* EXTRAIT:
__________

Aux noces d’un certain roi de Bavière, on vit un nain si petit qu’on l’enferma dans un pâté, armé d’une lance et d’une épée. Il en sortit au milieu du repas, sauta sur la table, la lance en arrêt, et excita l’admiration de tout le monde[1].

La fable dit que les pygmées n’avaient pas deux pieds de haut et qu’ils étaient toujours en guerre avec les grues. Les Grecs, qui reconnaissaient des géants, pour faire le contraste parfait, imaginèrent ces petits hommes, qu’ils appelèrent pygmées. L’idée leur en vint peut-être de certains peuples d’Éthiopie, appelés Péchinies, qui étaient d’une petite taille. Et comme les grues se retiraient tous les hivers dans leur pays, ils s’assemblaient pour leur faire peur et les empêcher de s’arrêter dans leurs champs : voilà le combat des pygmées contre les grues.

 
Nain
Nain
 

Swift fait trouver à son Gulliver des hommes hauts d’un demi-pied dans l’île de Lilliput. Avant lui, Cyrano de Bergerac, dans son Voyage au soleil, avait vu de petits nains pas plus hauts que le pouce.

__________

* MATÉRIEL PRÉSENTÉ:
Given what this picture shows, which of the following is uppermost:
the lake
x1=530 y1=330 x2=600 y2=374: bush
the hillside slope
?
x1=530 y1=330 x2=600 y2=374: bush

__________

* PROBLÈMES À RÉSOUDRE:
A – Reprenez l'extrait sur les nains et les pygmées depuis « La fable dit » jusqu'à « que le pouce. » inclus, en changeant « grues » en « cigognes ».
B – Répondez aux questions suivantes à partir de l'extrait sur les nains et les pygmées.
(i) Dans quoi enferma-t-on le nain aux noces d'un roi de Bavière ?
(ii) Selon la fable, quelle taille les pygmées n'atteignaient-ils pas ?
(iii) Dans quelle île Gulliver trouve-t-il des hommes hauts d'un demi-pied ?

* RÉPONSES PAR TÂCHE:
A –
La fable dit que les pygmées n’avaient pas deux pieds de haut et qu’ils étaient toujours en guerre avec les cigognes. Les Grecs, qui reconnaissaient des géants, pour faire le contraste parfait, imaginèrent ces petits hommes, qu’ils appelèrent pygmées. L’idée leur en vint peut-être de certains peuples d’Éthiopie, appelés Péchinies, qui étaient d’une petite taille. Et comme les cigognes se retiraient tous les hivers dans leur pays, ils s’assemblaient pour leur faire peur et les empêcher de s’arrêter dans leurs champs : voilà le combat des pygmées contre les cigognes.

 
Nain
Nain
 

Swift fait trouver à son Gulliver des hommes hauts d’un demi-pied dans l’île de Lilliput. Avant lui, Cyrano de Bergerac, dans son Voyage au soleil, avait vu de petits nains pas plus hauts que le pouce.

B –
(i) Dans un pâté.
(ii) Deux pieds de haut.
(iii) Dans l'île de Lilliput.